Unfaithfully Yours is entertaining from the start, laced with Sturges’ trademark snap-crackle wordplay and sprinkled with slapstick set pieces. But the film goes next level when Sir Alfred discovers his substantially younger wife, Linda Darnell’s Daphne, visited the hotel room of his secretary Anthony (Kurt Kreuger) late one night, and assumes they had an affair. That evening, while conducting, he fantasizes three different ways of responding. In the first scenario, he violently kills her and frames Anthony for the murder. In the second he’s heavy-hearted and melancholic, wishing them all the best. In the third he’s unhinged again, and potentially suicidal—insisting on a game of Russian Roulette.

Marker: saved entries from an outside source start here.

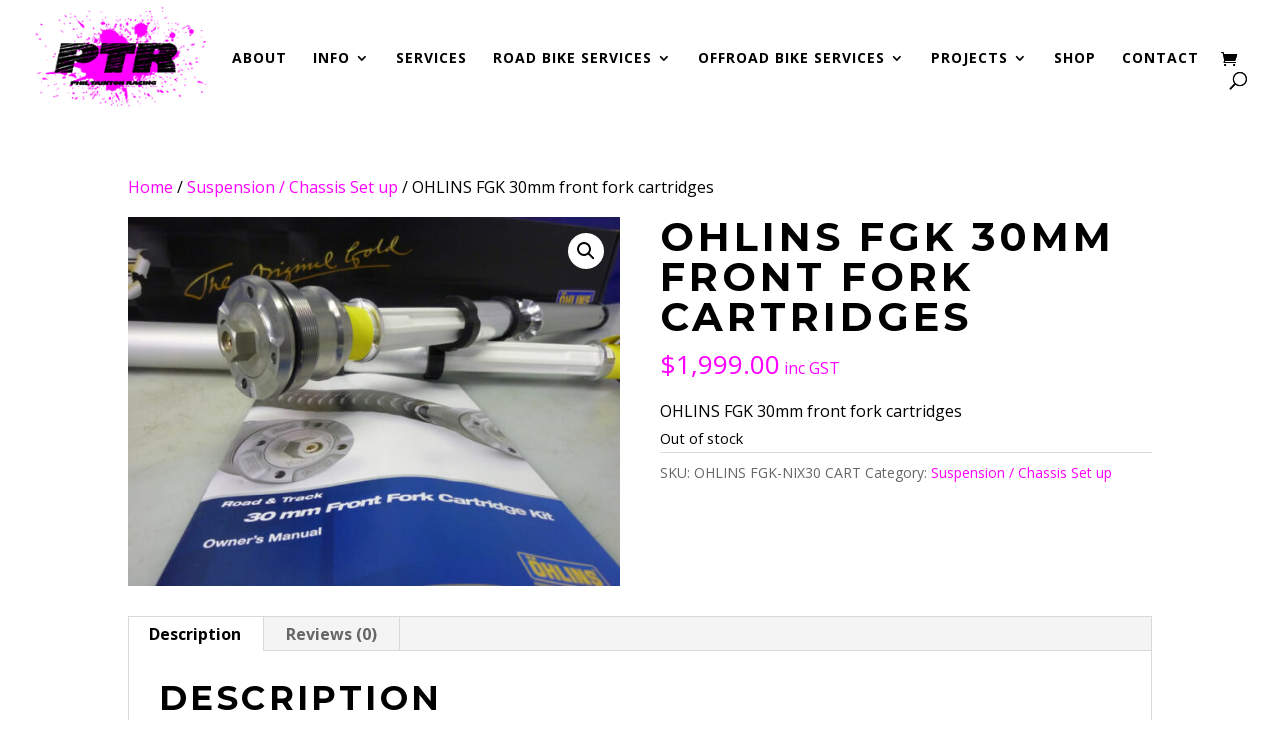

--- FILE ---
content_type: text/css; charset=UTF-8
request_url: https://www.ptr.com.au/wp-content/themes/bushy-child-23/style.css?ver=1677220464
body_size: 328
content:
/*
Theme Name: Bushy 2023 Child
Author:  Nic Davidson
Author URI: https://bushy.com.au
Template: Divi
Version: 1.0
Description:

*/



img.footerbushy {
    width: 20px;
    margin-bottom: -6px;
    margin-right: 10px;
}
img.footerbushy:hover {
    transform: rotate(5deg);
}
#footer-bottom {
    background-color: #fff!Important;
}

#footer-info, #footer-info a {
    color: #04163e;
    font-weight: 400;
    text-transform: uppercase;
    letter-spacing: 2px;
    font-size: 8px!important;
    text-align: center;
    float: none;
}

#main-header {
	box-shadow:none;
}
/* Child CSS */



/** Makes the menu background full width **/

@media (max-width: 980px) {
 .container.et_menu_container {
    width: calc( 100% - 60px);
 }
}

.et_mobile_menu {
    margin-left: -30px;
    padding: 5%;
    width: calc( 100% + 60px);
}

/** Hamburger icon turns to an x when opened **/
.mobile_nav.opened .mobile_menu_bar:before {
    content: "\4d";
}

/** Adds animation to the drop down and adds a background color **/
ul#mobile_menu.et_mobile_menu {
     -webkit-animation: fadeInTop 0.8s ease !important;
     animation: fadeInTop 0.8s ease !important;
     box-shadow: 0 20px 30px rgba(7, 51, 84, 0.17);
     -webkit-box-shadow: 0 20px 30px rgba(7, 51, 84, 0.17);
     -moz-box-shadow: 0 20px 30px rgba(7, 51, 84, 0.17);
     background-color: #4E4E4E;
}

/*** style the mobile menu links ***/
@media (max-width: 980px) {
.et_mobile_menu li a {
    text-transform: none;
    opacity:1 !important;
    transition: all 0.1s ease !important;
    color: #ffffff;
    text-decoration: none;
    font-size: 15px !important;
    text-align: center;
}

.et_mobile_menu li a {
    border-bottom: none;
}

.et_mobile_menu li a:hover {
    background-color: transparent;
}
}


--- FILE ---
content_type: image/svg+xml
request_url: https://www.ptr.com.au/wp-content/themes/bushy-child-23/images/bushycreative.svg
body_size: 342
content:
<?xml version="1.0" encoding="utf-8"?>
<!-- Generator: Adobe Illustrator 22.0.0, SVG Export Plug-In . SVG Version: 6.00 Build 0)  -->
<svg version="1.1" id="Layer_1" xmlns="http://www.w3.org/2000/svg" xmlns:xlink="http://www.w3.org/1999/xlink" x="0px" y="0px"
	 viewBox="0 0 21.3 25" style="enable-background:new 0 0 21.3 25;" xml:space="preserve">
<style type="text/css">
	.st0{fill:none;stroke:#000000;stroke-width:0.2319;stroke-linecap:round;stroke-linejoin:round;stroke-miterlimit:10;}
</style>
<g>
	<g>
		<polyline class="st0" points="10.8,13 9,13 7.2,14.5 5,13.2 3.8,13.2 3.1,13.9 3.7,14.9 4.9,15.6 6.3,15.9 7.8,18.9 7.8,20.6 
			9.1,23.2 10,24.1 10.8,24.1 		"/>
		<polyline class="st0" points="10.8,21.3 10,21.3 9.1,23.2 9.1,20.2 7.8,18.9 9.1,18.9 10.3,17.7 		"/>
		<line class="st0" x1="10.3" y1="17.7" x2="10.8" y2="17.7"/>
		<path class="st0" d="M10.3,17.7"/>
		<path class="st0" d="M11.4,17.7"/>
		<path class="st0" d="M10.3,17.7"/>
		<path class="st0" d="M11.4,17.7"/>
		<path class="st0" d="M10.3,17.7"/>
		<path class="st0" d="M11.4,17.7"/>
		<polyline class="st0" points="3.8,13.2 5.1,13.9 6.4,14.9 6.3,15.9 7.2,14.4 5.6,12.8 2.1,10 1.4,8.7 0.9,5.4 1.6,2.9 1.6,5.5 
			2.5,8.7 3.5,9.7 3.6,7.8 5.1,3 7.2,0.4 5.9,3.2 4.7,7.7 4.7,10.4 7,12.4 7.8,12.4 9.1,8.8 10.3,6.8 9.7,8.9 8.9,13.1 10.3,17.7 
			10,21.3 		"/>
	</g>
	<g>
		<polyline class="st0" points="10.8,13 12.7,13 14.5,14.5 16.7,13.2 17.9,13.2 18.6,13.9 18,14.9 16.8,15.6 15.4,15.9 13.9,18.9 
			13.9,20.6 12.6,23.2 11.7,24.1 10.8,24.1 		"/>
		<polyline class="st0" points="10.8,21.3 11.7,21.3 12.6,23.2 12.6,20.2 13.9,18.9 12.6,18.9 11.4,17.7 		"/>
		<line class="st0" x1="11.4" y1="17.7" x2="10.8" y2="17.7"/>
		<path class="st0" d="M11.4,17.7"/>
		<path class="st0" d="M10.3,17.7"/>
		<path class="st0" d="M11.4,17.7"/>
		<path class="st0" d="M10.3,17.7"/>
		<path class="st0" d="M11.4,17.7"/>
		<path class="st0" d="M10.3,17.7"/>
		<polyline class="st0" points="17.9,13.2 16.6,13.9 15.3,14.9 15.4,15.9 14.5,14.4 16.1,12.8 19.6,10 20.3,8.7 20.8,5.4 20.1,2.9 
			20.1,5.5 19.2,8.7 18.2,9.7 18.1,7.8 16.6,3 14.5,0.4 15.8,3.2 17,7.7 17,10.4 14.7,12.4 13.9,12.4 12.6,8.8 11.4,6.8 12,8.9 
			12.8,13.1 11.4,17.7 11.7,21.3 		"/>
	</g>
</g>
</svg>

The twist is that each fantasy matches the tone of the music Sir Alfred is conducting, which accompanies each sequence (the ultra macabre, stabby-stabby first scenario for example is scored to the intensely dramatic Overture to Rossini’s Semiramide). Are we watching dramatic scenarios that visualize music, or listening to music scoring the scenario? The answer is both: a rousing synergy, tuned to the psychology of the protagonist. Sir Alfred is conducting inside the film, as well as, in a sense, conducting the film itself. It’s an ingenious concept, executed with wit and bravado.